■ **Estratto del documento**:

Il periodo compreso tra la fine degli anni Sessanta e i primi anni Settanta fu caratterizzato dalla sensazione che le superpotenze, una volta create le condizioni per una coesistenza competitiva, intendessero trovare le regole della collaborazione o addirittura di un “governo” comune del sistema internazionale. Kissinger, uno dei protagonisti di quell’epoca, affermò che quel periodo si distingueva per il trionfo della diplomazia intesa come strumento per governare la politica internazionale.


Durante la seconda metà degli anni Sessanta iniziò un periodo in cui gli Stati Uniti si mostrarono disponibili a riconoscere l’Unione Sovietica come un soggetto eguale. In particolare gli americani furono costretti a riconoscere a poco a poco l’eguaglianza sul piano degli armamenti, mentre lo stesso non si può dire certamente del piano economico e finanziario. La situazione economica dell’Unione Sovietica di quegli anni non era minimamente equiparabile a quella statunitense.

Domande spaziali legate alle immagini
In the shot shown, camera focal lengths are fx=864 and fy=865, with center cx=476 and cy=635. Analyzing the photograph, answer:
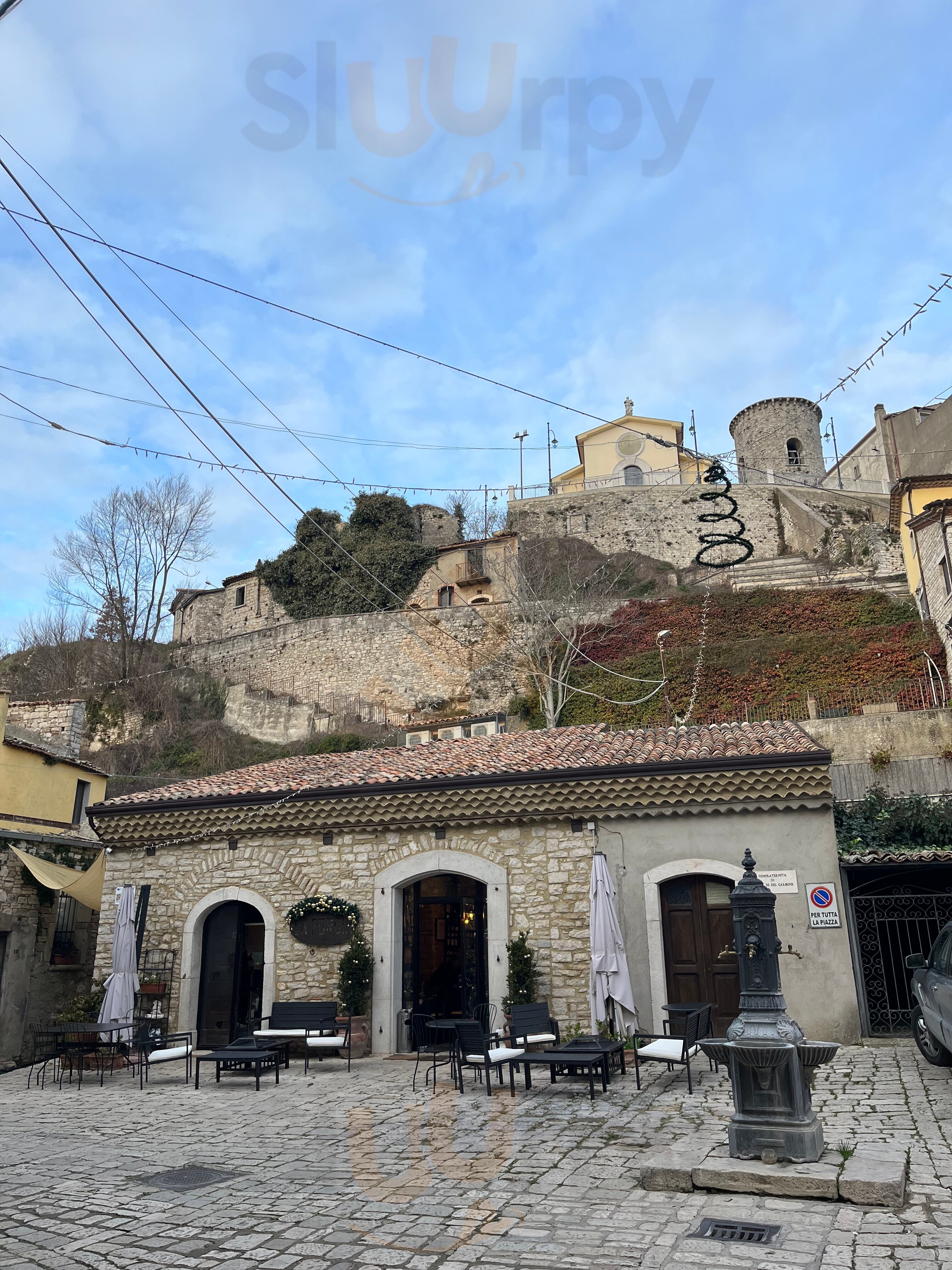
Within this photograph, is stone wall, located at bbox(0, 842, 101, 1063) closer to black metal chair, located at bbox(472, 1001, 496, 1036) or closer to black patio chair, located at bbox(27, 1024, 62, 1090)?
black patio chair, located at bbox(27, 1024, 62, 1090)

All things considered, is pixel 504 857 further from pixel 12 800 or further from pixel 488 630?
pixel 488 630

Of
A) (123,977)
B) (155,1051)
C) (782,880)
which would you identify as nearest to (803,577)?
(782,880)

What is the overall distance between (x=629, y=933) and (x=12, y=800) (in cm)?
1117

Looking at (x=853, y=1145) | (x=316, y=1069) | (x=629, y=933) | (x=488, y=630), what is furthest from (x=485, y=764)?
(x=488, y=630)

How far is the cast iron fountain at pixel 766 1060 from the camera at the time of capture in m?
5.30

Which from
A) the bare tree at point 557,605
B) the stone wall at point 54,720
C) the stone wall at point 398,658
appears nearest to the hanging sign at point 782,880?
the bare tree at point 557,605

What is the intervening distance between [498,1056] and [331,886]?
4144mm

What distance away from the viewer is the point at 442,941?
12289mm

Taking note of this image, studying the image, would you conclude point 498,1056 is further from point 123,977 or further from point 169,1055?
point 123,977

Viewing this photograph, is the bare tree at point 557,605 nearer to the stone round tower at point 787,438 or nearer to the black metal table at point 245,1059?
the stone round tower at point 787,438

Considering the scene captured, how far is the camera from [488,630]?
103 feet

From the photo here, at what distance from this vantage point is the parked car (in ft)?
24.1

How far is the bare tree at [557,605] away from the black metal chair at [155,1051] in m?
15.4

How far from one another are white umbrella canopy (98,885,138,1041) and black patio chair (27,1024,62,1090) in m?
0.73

■ **Esercizi da svolgere**:
1. Nel brano sulle superpotenze, trova tutte le espressioni che contengono «anni Sessanta» o «anni Settanta» e scrivile in un elenco.
2. Ricopia parola per parola il passo del brano sulle superpotenze che inizia con «Il periodo compreso» e arriva fino a «la politica internazionale.».

■ **Soluzioni degli esercizi**:
1.
- la fine degli anni Sessanta
- i primi anni Settanta
- la seconda metà degli anni Sessanta

2.
Il periodo compreso tra la fine degli anni Sessanta e i primi anni Settanta fu caratterizzato dalla sensazione che le superpotenze, una volta create le condizioni per una coesistenza competitiva, intendessero trovare le regole della collaborazione o addirittura di un “governo” comune del sistema internazionale. Kissinger, uno dei protagonisti di quell’epoca, affermò che quel periodo si distingueva per il trionfo della diplomazia intesa come strumento per governare la politica internazionale.